The Laurentian Great Lakes are the crown jewels of the freshwater systems of North America. These five large lakes, their associated lakes, and their connecting channels (fig. 1) hold about 23,000 km3 of water—enough to cover the contiguous United States to a depth of about 3 meters (Great Lakes Environmental Atlas 1995). They comprise a series of ecosystems unique in the world and are the subject of considerable study, regulation, and observation. They also possess physical, chemical, and biological characteristics unique among all the largest lakes on the planet. Yet for all their immense size and grandeur, the Great Lakes have not been protected from anthropogenic perturbations, which have changed them on a basin-wide scale.

The fishes of the Great Lakes, like all the aquatic flora and fauna, are completely dependent on their surroundings for their long-term survival.
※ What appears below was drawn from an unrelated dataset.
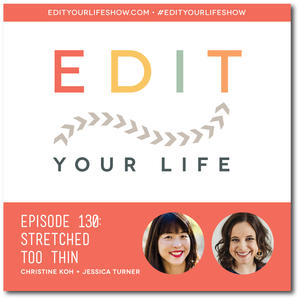 Edit Your Life Ep. 130: Stretched Too Thin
The primary objective of this chapter is to provide a broad-brush review of the key non-biological aspects of the Great Lakes that, in turn, provide the essential habitat for the fishes. Without the unique geology, physics, and chemistry of the lakes, as described in this chapter, the likewise unique fishes of the lakes could not survive or continue to evolve.

This chapter includes three sections: Lake Formation and Geology, Overview of the Great Lakes’ Physical Characteristics, and Great Lakes Water Chemistry. These sections discuss a wide variety of topics but place  emphasis on changes to the Great Lakes over the past forty years. Examples used in this chapter come from all five Great Lakes but do not cover every aspect of the geology, physics, or chemistry for each lake. Representative information is presented to demonstrate general trends of the Great Lakes with the understanding that each Great Lake has followed a different course in the past two hundred years. Each section is intended to provide background information that, in turn, sets the stage for the richer discussion of Great Lakes fishes found in the succeeding chapters.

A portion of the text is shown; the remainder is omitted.